Manuscripts published prior to 2004 tended not to specify a study

Manuscripts published prior to 2004 tended not to specify a study design as they primarily described clinical programmes. In the nine studies published after 2004 that did declare a study design, only in five cases did the listed study design agree with a study design

that would have been ascribed using Cochrane Collaboration guidelines.[35] Over time, manuscripts BGB324 about HIV pharmacists increasingly included CD4+ cell counts, HIV viral load and adherence as outcome measures (15% in papers published prior to 2004 versus 53% in papers published in 2004 and after). Manuscripts that measured adherence as an outcome typically described the adherence calculation well (8 of 9 studies) and most manuscripts provided some information about the study pharmacist’s qualifications or background training LY2606368 (11 of 22 studies). Our search found that the majority of research studies evaluating HIV pharmacist interventions used pre-post observational study designs. After 2004, these observational studies began to examine the impact of pharmacist services on HIV clinical outcomes such as CD4+ cell count and HIV viral load.[4] Despite these enhancements, published observational studies of HIV pharmacists failed to report a substantial

amount of critical information suggested by established manuscript guidelines. Randomized studies of HIV pharmacist interventions represent an even greater step forward towards demonstrating the value of HIV pharmacists. Yet, there did not appear to be an increasing trend in publication of rigorous randomized studies of HIV pharmacists as only three of these studies were identified (2004, 2005 and 2010) and included in our evaluation. In general, adequacy of reporting critical information was much improved in these three papers, and pertinent HIV clinical outcomes were often included as primary or secondary measures. One limitation to our study is that most of the manuscripts we evaluated were published prior to the availability of the STROBE and CONSORT

guidelines, or were very published in journals that do not endorse these guidelines. Our review illustrates where HIV pharmacist literature stands under current reporting recommendations, and identifies areas where HIV pharmacist literature might continue to improve in reporting.
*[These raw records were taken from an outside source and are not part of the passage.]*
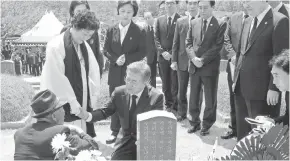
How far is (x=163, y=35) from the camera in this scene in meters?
7.31

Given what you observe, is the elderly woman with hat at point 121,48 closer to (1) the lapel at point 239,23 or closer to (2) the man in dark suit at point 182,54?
(2) the man in dark suit at point 182,54

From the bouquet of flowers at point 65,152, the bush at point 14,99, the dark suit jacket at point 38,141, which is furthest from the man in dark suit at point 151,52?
the bouquet of flowers at point 65,152

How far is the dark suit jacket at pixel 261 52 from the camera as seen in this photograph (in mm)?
4473

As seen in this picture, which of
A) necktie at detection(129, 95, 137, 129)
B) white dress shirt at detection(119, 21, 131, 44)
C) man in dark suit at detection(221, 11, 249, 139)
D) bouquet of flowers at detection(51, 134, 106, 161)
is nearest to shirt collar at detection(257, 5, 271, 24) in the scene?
man in dark suit at detection(221, 11, 249, 139)

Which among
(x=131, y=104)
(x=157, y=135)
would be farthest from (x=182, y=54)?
(x=157, y=135)

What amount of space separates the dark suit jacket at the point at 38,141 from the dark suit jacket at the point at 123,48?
298cm

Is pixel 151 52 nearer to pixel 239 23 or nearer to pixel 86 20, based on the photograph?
pixel 239 23

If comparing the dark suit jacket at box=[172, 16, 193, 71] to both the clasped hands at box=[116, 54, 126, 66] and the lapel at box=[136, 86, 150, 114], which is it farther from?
the lapel at box=[136, 86, 150, 114]

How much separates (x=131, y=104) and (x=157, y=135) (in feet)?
2.78

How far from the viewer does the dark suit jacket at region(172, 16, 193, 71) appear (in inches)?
255

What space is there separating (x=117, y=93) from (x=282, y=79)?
1.58m

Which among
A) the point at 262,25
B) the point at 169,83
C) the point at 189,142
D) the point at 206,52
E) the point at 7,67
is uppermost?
the point at 262,25

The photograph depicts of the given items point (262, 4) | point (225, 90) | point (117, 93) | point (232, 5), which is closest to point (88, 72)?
point (117, 93)

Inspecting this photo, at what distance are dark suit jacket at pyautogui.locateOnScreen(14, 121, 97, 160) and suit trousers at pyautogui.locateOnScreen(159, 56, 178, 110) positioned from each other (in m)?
4.53
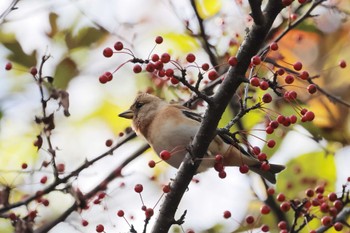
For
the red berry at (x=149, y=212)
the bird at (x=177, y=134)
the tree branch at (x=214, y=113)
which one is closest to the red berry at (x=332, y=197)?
the bird at (x=177, y=134)

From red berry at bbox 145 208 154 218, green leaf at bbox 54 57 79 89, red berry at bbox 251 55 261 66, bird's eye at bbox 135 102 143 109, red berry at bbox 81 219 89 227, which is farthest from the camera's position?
bird's eye at bbox 135 102 143 109

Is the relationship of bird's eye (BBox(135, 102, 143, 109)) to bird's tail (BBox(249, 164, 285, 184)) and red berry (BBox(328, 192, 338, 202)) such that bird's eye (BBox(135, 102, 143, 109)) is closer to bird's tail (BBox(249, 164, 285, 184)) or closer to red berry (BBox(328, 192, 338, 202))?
bird's tail (BBox(249, 164, 285, 184))

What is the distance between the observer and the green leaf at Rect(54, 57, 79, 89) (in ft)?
16.8

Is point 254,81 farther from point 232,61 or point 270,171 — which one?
point 270,171

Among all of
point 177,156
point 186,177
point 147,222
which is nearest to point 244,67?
point 186,177

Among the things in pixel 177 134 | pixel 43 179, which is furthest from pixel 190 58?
pixel 43 179

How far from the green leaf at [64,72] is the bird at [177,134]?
2.50ft

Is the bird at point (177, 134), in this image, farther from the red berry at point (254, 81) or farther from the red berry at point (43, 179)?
the red berry at point (254, 81)

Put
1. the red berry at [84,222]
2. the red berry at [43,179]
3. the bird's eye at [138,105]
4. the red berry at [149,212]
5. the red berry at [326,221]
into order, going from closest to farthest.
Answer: the red berry at [149,212]
the red berry at [326,221]
the red berry at [84,222]
the red berry at [43,179]
the bird's eye at [138,105]

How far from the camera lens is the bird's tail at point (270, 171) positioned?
17.0ft

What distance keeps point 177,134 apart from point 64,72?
0.99 meters

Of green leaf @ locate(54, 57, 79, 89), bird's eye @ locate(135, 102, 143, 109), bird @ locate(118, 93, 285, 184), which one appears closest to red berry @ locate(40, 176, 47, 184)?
green leaf @ locate(54, 57, 79, 89)

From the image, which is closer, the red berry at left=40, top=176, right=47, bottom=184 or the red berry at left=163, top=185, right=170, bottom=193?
the red berry at left=163, top=185, right=170, bottom=193

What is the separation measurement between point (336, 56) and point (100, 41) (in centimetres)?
211
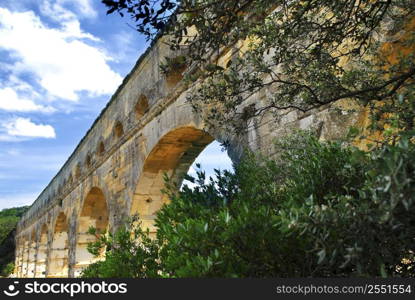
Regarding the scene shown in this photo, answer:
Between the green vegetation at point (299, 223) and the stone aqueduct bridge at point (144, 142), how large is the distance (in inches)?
42.1

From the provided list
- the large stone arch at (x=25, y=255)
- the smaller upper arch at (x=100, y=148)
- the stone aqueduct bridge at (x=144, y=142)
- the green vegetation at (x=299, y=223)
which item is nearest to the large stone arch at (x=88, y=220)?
the stone aqueduct bridge at (x=144, y=142)

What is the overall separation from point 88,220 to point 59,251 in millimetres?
5193

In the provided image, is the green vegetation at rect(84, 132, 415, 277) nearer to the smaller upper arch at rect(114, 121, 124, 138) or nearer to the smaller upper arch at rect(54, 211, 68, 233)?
the smaller upper arch at rect(114, 121, 124, 138)

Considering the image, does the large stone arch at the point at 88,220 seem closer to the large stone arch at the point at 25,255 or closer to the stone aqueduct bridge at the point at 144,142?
the stone aqueduct bridge at the point at 144,142

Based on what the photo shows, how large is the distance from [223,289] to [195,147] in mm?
5123

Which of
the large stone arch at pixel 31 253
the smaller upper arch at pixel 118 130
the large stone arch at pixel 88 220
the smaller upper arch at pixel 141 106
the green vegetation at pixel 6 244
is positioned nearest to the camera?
the smaller upper arch at pixel 141 106

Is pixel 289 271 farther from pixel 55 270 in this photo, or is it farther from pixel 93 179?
pixel 55 270

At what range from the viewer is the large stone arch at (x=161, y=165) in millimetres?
6238

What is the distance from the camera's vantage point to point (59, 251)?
15211mm

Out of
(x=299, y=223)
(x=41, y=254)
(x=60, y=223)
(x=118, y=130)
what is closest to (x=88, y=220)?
(x=118, y=130)

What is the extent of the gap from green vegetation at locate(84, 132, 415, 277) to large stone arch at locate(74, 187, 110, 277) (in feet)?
28.9

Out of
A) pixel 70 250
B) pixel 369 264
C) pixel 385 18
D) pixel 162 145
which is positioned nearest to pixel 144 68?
pixel 162 145

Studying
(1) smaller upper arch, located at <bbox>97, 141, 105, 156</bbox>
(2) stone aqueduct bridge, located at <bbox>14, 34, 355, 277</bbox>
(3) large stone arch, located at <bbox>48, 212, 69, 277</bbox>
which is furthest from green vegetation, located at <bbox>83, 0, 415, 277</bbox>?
(3) large stone arch, located at <bbox>48, 212, 69, 277</bbox>

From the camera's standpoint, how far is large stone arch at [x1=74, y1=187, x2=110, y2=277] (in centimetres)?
1060
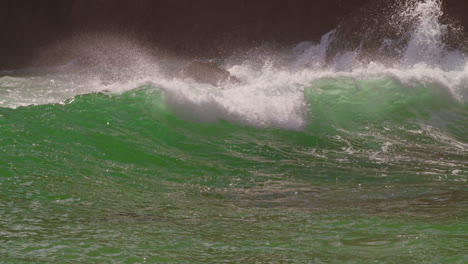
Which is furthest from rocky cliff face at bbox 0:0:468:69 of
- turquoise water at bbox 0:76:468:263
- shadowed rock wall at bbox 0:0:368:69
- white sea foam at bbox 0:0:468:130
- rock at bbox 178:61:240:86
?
turquoise water at bbox 0:76:468:263

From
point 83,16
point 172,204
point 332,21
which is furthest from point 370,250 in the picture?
point 83,16

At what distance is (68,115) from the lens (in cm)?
656

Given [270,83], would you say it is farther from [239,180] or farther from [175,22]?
[175,22]

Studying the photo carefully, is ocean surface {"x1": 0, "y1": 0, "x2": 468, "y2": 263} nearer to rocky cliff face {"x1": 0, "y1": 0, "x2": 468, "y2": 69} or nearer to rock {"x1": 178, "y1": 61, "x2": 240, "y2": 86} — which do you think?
Answer: rock {"x1": 178, "y1": 61, "x2": 240, "y2": 86}

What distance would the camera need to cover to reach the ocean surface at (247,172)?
313 cm

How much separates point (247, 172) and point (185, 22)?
14440 millimetres

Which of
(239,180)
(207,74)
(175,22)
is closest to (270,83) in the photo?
(207,74)

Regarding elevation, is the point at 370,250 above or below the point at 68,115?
below

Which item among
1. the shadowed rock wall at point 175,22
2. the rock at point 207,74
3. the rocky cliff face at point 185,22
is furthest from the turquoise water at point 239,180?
the shadowed rock wall at point 175,22

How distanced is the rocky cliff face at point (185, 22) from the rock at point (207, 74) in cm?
737

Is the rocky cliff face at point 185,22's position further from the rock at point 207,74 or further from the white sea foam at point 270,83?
the rock at point 207,74

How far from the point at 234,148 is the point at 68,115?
1.82 meters

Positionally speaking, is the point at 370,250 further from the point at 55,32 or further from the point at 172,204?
the point at 55,32

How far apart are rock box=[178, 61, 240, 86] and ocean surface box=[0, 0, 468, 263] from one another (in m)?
1.35
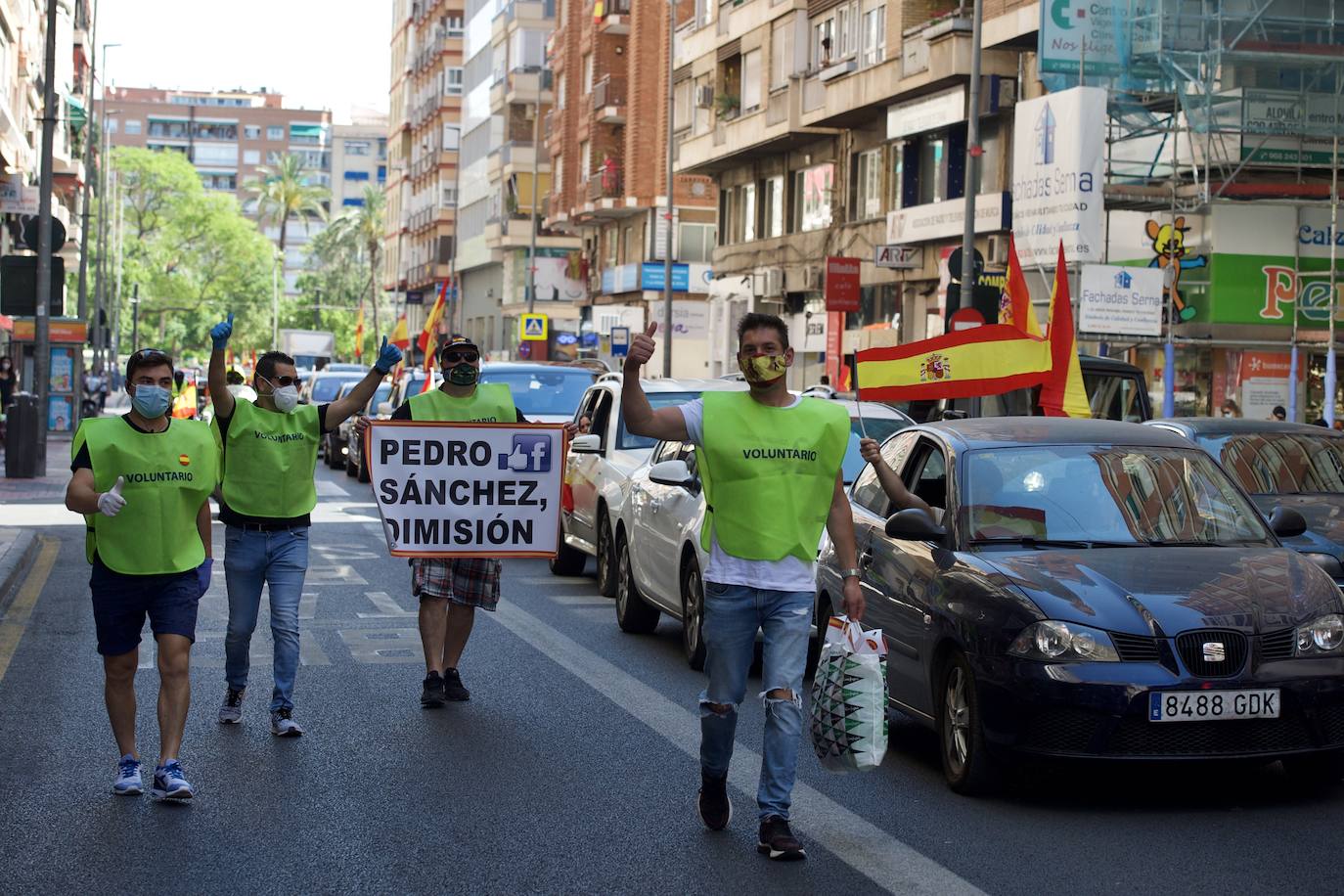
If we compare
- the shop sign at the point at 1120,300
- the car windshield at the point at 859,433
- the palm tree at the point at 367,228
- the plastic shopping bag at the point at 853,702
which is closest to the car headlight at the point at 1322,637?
the plastic shopping bag at the point at 853,702

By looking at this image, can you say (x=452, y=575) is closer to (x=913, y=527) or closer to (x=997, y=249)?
(x=913, y=527)

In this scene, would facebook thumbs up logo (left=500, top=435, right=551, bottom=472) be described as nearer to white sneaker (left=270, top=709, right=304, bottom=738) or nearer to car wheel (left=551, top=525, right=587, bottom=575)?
white sneaker (left=270, top=709, right=304, bottom=738)

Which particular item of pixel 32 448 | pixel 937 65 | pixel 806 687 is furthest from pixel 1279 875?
pixel 937 65

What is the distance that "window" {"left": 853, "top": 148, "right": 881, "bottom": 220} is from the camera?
1726 inches

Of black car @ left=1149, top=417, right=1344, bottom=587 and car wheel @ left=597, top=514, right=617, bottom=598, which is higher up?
black car @ left=1149, top=417, right=1344, bottom=587

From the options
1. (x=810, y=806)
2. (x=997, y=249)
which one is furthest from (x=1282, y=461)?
(x=997, y=249)

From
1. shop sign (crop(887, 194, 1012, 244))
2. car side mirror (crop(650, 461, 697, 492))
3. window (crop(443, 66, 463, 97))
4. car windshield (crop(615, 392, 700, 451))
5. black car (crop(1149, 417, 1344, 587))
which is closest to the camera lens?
car side mirror (crop(650, 461, 697, 492))

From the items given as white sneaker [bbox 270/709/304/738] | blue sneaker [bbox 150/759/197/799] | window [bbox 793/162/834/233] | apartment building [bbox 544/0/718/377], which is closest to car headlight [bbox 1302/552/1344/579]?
white sneaker [bbox 270/709/304/738]

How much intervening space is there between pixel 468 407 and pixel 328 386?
30.2m

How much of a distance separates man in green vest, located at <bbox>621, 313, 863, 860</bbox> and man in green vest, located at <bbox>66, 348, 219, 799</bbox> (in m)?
1.93

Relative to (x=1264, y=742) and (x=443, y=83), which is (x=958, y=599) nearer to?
(x=1264, y=742)

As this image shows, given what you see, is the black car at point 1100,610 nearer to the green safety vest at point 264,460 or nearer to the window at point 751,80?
the green safety vest at point 264,460

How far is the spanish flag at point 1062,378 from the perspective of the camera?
14648 millimetres

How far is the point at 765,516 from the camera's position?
7148mm
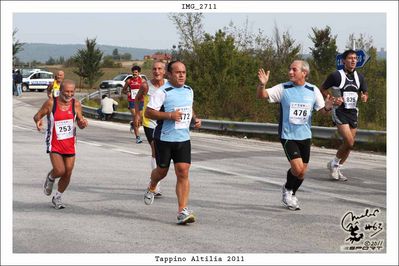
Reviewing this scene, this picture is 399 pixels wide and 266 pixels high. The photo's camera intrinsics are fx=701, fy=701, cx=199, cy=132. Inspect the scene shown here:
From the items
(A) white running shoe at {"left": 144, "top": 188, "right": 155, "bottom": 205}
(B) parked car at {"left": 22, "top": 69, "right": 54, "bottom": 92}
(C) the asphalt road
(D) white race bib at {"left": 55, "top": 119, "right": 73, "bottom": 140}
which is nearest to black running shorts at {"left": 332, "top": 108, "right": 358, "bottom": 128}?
(C) the asphalt road

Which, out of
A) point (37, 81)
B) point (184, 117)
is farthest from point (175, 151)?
point (37, 81)

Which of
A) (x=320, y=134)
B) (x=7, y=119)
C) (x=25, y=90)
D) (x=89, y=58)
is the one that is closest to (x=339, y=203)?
(x=7, y=119)

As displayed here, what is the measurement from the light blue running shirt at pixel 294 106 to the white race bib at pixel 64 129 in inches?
99.8

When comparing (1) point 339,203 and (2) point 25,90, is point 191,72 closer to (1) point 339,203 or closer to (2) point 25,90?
(1) point 339,203

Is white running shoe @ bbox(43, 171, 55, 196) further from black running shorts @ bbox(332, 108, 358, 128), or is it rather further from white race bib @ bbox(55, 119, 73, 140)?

This is a moving target because good reporting principles may evolve over time. Many of the observational studies we evaluated were descriptive and did not include a comparator group. STROBE criteria may be more applicable to observational cohorts with more than one group. Various tools to evaluate reporting in observational or non-randomized study designs exist, and our evaluation was limited only to STROBE. Though CONSORT guides the interpretation of its criteria with supportive explanations, STROBE criteria were more subject to interpretation.